This protocol describes a method for quickly screening thousands of genomes using F0 CRISPR-injected zebrafish sperm. This technique is advantageous in its accessibility. Rather than expensive, specialized sequencing-based approaches, our method uses PCR restriction enzymes and gel electrophoresis to screen F0 male carriers for indels or specific genome edits.
The hardest part of this procedure is just getting the sperm quickly, but it becomes a good technique for in vitro fertilization if we work with a lot of dysmorphic fish, and so it's an easy way for us to cross fish that are giving us trouble. Begin by setting up breeding tanks for both the wild type and F0 fish and incubate the tanks overnight. After anesthetizing the male fish the next day, use a slotted spoon to transfer it onto a stack of clean paper towels.
Gently roll the fish to remove excess water. Remove any water by blotting it dry with a clean folded tissue. Using the slotted spoon, transfer the fish to the prepared sponge.
Place the fish ventral-side up and gently blot the area around the anal fins with a clean folded tissue paper. To collect the sperm, use a capillary tube to gently move the pelvic fins away from the midline, exposing the cloaca. Place the capillary tube near the cloaca.
With your fingers or a pair of filter forceps, gently squeeze the sides of the fish from the gills down. Using capillary action, collect the sperm in the tube and place it in a PCR tube containing 40 microliters of 50 millimolar sodium hydroxide solution, then expel the sample into the tube. After spinning the sperm samples in a mini centrifuge, place the PCR tubes into a thermal cycler.

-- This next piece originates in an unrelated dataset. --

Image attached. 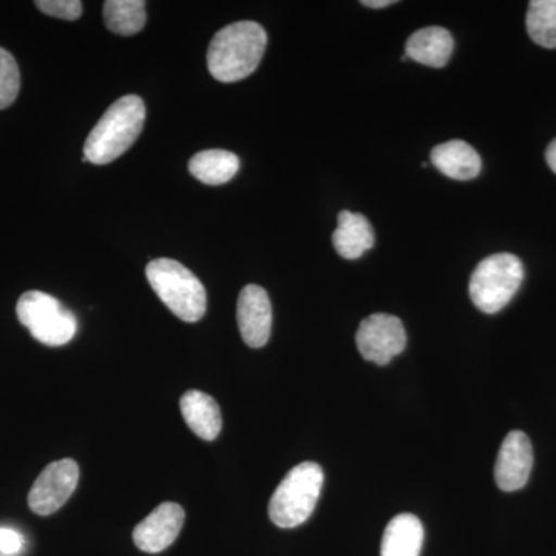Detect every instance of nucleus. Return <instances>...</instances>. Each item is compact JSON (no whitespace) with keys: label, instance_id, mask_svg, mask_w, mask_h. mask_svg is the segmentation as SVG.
Wrapping results in <instances>:
<instances>
[{"label":"nucleus","instance_id":"obj_5","mask_svg":"<svg viewBox=\"0 0 556 556\" xmlns=\"http://www.w3.org/2000/svg\"><path fill=\"white\" fill-rule=\"evenodd\" d=\"M525 280V266L514 254L501 252L482 260L468 285L471 302L485 314L506 308Z\"/></svg>","mask_w":556,"mask_h":556},{"label":"nucleus","instance_id":"obj_3","mask_svg":"<svg viewBox=\"0 0 556 556\" xmlns=\"http://www.w3.org/2000/svg\"><path fill=\"white\" fill-rule=\"evenodd\" d=\"M146 276L161 302L181 320L193 324L206 314V289L199 277L177 260H153L146 268Z\"/></svg>","mask_w":556,"mask_h":556},{"label":"nucleus","instance_id":"obj_12","mask_svg":"<svg viewBox=\"0 0 556 556\" xmlns=\"http://www.w3.org/2000/svg\"><path fill=\"white\" fill-rule=\"evenodd\" d=\"M431 163L445 177L457 181L477 178L482 167L477 150L460 139H452L431 150Z\"/></svg>","mask_w":556,"mask_h":556},{"label":"nucleus","instance_id":"obj_15","mask_svg":"<svg viewBox=\"0 0 556 556\" xmlns=\"http://www.w3.org/2000/svg\"><path fill=\"white\" fill-rule=\"evenodd\" d=\"M338 222V229L332 233V244L340 257L361 258L365 252L375 247V232L365 215L342 211Z\"/></svg>","mask_w":556,"mask_h":556},{"label":"nucleus","instance_id":"obj_4","mask_svg":"<svg viewBox=\"0 0 556 556\" xmlns=\"http://www.w3.org/2000/svg\"><path fill=\"white\" fill-rule=\"evenodd\" d=\"M324 470L316 463L292 468L269 501V518L281 529H294L313 515L324 486Z\"/></svg>","mask_w":556,"mask_h":556},{"label":"nucleus","instance_id":"obj_18","mask_svg":"<svg viewBox=\"0 0 556 556\" xmlns=\"http://www.w3.org/2000/svg\"><path fill=\"white\" fill-rule=\"evenodd\" d=\"M105 27L115 35H137L144 28L146 2L142 0H108L104 2Z\"/></svg>","mask_w":556,"mask_h":556},{"label":"nucleus","instance_id":"obj_23","mask_svg":"<svg viewBox=\"0 0 556 556\" xmlns=\"http://www.w3.org/2000/svg\"><path fill=\"white\" fill-rule=\"evenodd\" d=\"M546 161L548 167H551V169L556 174V138L551 142V144H548L546 150Z\"/></svg>","mask_w":556,"mask_h":556},{"label":"nucleus","instance_id":"obj_10","mask_svg":"<svg viewBox=\"0 0 556 556\" xmlns=\"http://www.w3.org/2000/svg\"><path fill=\"white\" fill-rule=\"evenodd\" d=\"M237 321L241 338L248 346L262 348L268 343L273 328V306L265 289L257 285H248L241 289Z\"/></svg>","mask_w":556,"mask_h":556},{"label":"nucleus","instance_id":"obj_2","mask_svg":"<svg viewBox=\"0 0 556 556\" xmlns=\"http://www.w3.org/2000/svg\"><path fill=\"white\" fill-rule=\"evenodd\" d=\"M146 124V104L137 94L113 102L84 144V163H112L135 144Z\"/></svg>","mask_w":556,"mask_h":556},{"label":"nucleus","instance_id":"obj_24","mask_svg":"<svg viewBox=\"0 0 556 556\" xmlns=\"http://www.w3.org/2000/svg\"><path fill=\"white\" fill-rule=\"evenodd\" d=\"M393 3L394 0H362V5L368 7V9H386Z\"/></svg>","mask_w":556,"mask_h":556},{"label":"nucleus","instance_id":"obj_6","mask_svg":"<svg viewBox=\"0 0 556 556\" xmlns=\"http://www.w3.org/2000/svg\"><path fill=\"white\" fill-rule=\"evenodd\" d=\"M16 313L21 324L30 329L33 338L47 346L67 345L78 331L75 314L42 291L22 294Z\"/></svg>","mask_w":556,"mask_h":556},{"label":"nucleus","instance_id":"obj_11","mask_svg":"<svg viewBox=\"0 0 556 556\" xmlns=\"http://www.w3.org/2000/svg\"><path fill=\"white\" fill-rule=\"evenodd\" d=\"M185 518V510L178 504H161L144 521L135 527V544L148 554H160L166 551L181 532Z\"/></svg>","mask_w":556,"mask_h":556},{"label":"nucleus","instance_id":"obj_22","mask_svg":"<svg viewBox=\"0 0 556 556\" xmlns=\"http://www.w3.org/2000/svg\"><path fill=\"white\" fill-rule=\"evenodd\" d=\"M24 540L16 530L0 527V552L5 555H14L21 552Z\"/></svg>","mask_w":556,"mask_h":556},{"label":"nucleus","instance_id":"obj_13","mask_svg":"<svg viewBox=\"0 0 556 556\" xmlns=\"http://www.w3.org/2000/svg\"><path fill=\"white\" fill-rule=\"evenodd\" d=\"M453 49H455V40L448 30L441 27H427L409 36L405 46V56L427 67L441 68L450 61Z\"/></svg>","mask_w":556,"mask_h":556},{"label":"nucleus","instance_id":"obj_9","mask_svg":"<svg viewBox=\"0 0 556 556\" xmlns=\"http://www.w3.org/2000/svg\"><path fill=\"white\" fill-rule=\"evenodd\" d=\"M533 467V448L522 431H511L501 445L495 464L496 484L503 492H517L529 481Z\"/></svg>","mask_w":556,"mask_h":556},{"label":"nucleus","instance_id":"obj_19","mask_svg":"<svg viewBox=\"0 0 556 556\" xmlns=\"http://www.w3.org/2000/svg\"><path fill=\"white\" fill-rule=\"evenodd\" d=\"M527 33L544 49H556V0H533L527 11Z\"/></svg>","mask_w":556,"mask_h":556},{"label":"nucleus","instance_id":"obj_17","mask_svg":"<svg viewBox=\"0 0 556 556\" xmlns=\"http://www.w3.org/2000/svg\"><path fill=\"white\" fill-rule=\"evenodd\" d=\"M239 169V156L228 150H204L189 161L192 177L208 186L225 185L236 177Z\"/></svg>","mask_w":556,"mask_h":556},{"label":"nucleus","instance_id":"obj_8","mask_svg":"<svg viewBox=\"0 0 556 556\" xmlns=\"http://www.w3.org/2000/svg\"><path fill=\"white\" fill-rule=\"evenodd\" d=\"M79 467L73 459L56 460L43 468L28 495V506L39 517H49L60 510L75 492Z\"/></svg>","mask_w":556,"mask_h":556},{"label":"nucleus","instance_id":"obj_20","mask_svg":"<svg viewBox=\"0 0 556 556\" xmlns=\"http://www.w3.org/2000/svg\"><path fill=\"white\" fill-rule=\"evenodd\" d=\"M21 90L20 65L13 54L0 47V110L10 108Z\"/></svg>","mask_w":556,"mask_h":556},{"label":"nucleus","instance_id":"obj_14","mask_svg":"<svg viewBox=\"0 0 556 556\" xmlns=\"http://www.w3.org/2000/svg\"><path fill=\"white\" fill-rule=\"evenodd\" d=\"M182 417L190 430L204 441H214L222 431V409L217 401L199 390H190L179 401Z\"/></svg>","mask_w":556,"mask_h":556},{"label":"nucleus","instance_id":"obj_16","mask_svg":"<svg viewBox=\"0 0 556 556\" xmlns=\"http://www.w3.org/2000/svg\"><path fill=\"white\" fill-rule=\"evenodd\" d=\"M424 544V526L412 514L391 519L382 536L380 556H419Z\"/></svg>","mask_w":556,"mask_h":556},{"label":"nucleus","instance_id":"obj_1","mask_svg":"<svg viewBox=\"0 0 556 556\" xmlns=\"http://www.w3.org/2000/svg\"><path fill=\"white\" fill-rule=\"evenodd\" d=\"M268 36L257 22L241 21L222 28L208 43L207 68L219 83H239L257 70Z\"/></svg>","mask_w":556,"mask_h":556},{"label":"nucleus","instance_id":"obj_21","mask_svg":"<svg viewBox=\"0 0 556 556\" xmlns=\"http://www.w3.org/2000/svg\"><path fill=\"white\" fill-rule=\"evenodd\" d=\"M35 5L58 20L76 21L83 14V2L79 0H38Z\"/></svg>","mask_w":556,"mask_h":556},{"label":"nucleus","instance_id":"obj_7","mask_svg":"<svg viewBox=\"0 0 556 556\" xmlns=\"http://www.w3.org/2000/svg\"><path fill=\"white\" fill-rule=\"evenodd\" d=\"M356 345L365 361L387 365L407 346V332L401 318L391 314H371L357 329Z\"/></svg>","mask_w":556,"mask_h":556}]
</instances>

Run the cycler by heating the samples for 40 minutes at 95 degrees Celsius followed by cooling at 25 degrees Celsius. After removing the samples from the cycler, neutralize the pH by adding 10 microliters of one molar tris hydrochloride of pH eight. Mix by aspirating the suspension and then centrifuge the samples.
Set the thermal cycler to 95 degrees Celsius for preheating. And in the meantime, prepare 25 microliters of the PCR reaction mixture for each sperm sample. Mix well by pipetting up and down, then spin the samples.
Place the samples in the preheated thermal cycler and set the cycle. To obtain a gel solution, microwave a 4%agarose gel solution prepared by mixing agarose powder, gel stain, and TBE buffer. Pour the gel solution into a gel casting frame and insert a comb on one side.
After gel solidification, carefully remove the comb. Place the gel in an electrophoresis rig such that the wells are closest to the negative electrode. Pour the TBE running buffer into the rig until the wells are fully submerged.
Begin to load the gel by pipetting five microliters of DNA ladder into the first well. Load the remaining wells with 5 to 10 microliters of the PCR product. Run the gel for 1 hour at 150 volts to ensure adequate separation of the amplicons.
Use the gel imager to view the DNA bands. p2ry12 locus analysis showed that the wild-type amplicon displayed a single band of 250 base pair length while the F0-injected male amplicons containing indels ran as multiple bands. dnah10 locus analysis showed that wild-type amplicon run as a single 400 base pair long band.
F0-injected male amplicons containing indels ran as multiple bands or as a single band with decreased gel mobility. The F0-injected male number one had an additional band in the digested product, which was absent in the PCR product, rendering it the best founder candidate for mutant knock-in line establishment. If a male fish does not produce sperm when squeezed, it is best to rest the fish for a week and try again instead of squeezing them too hard and risk hurting them.
Once the FC or male founder is outcross, the alleles need to be sequence verified in the F1 progeny. Sequencing the F1 amplicons directly and performing heterozygous allele analysis is an easy way to do this.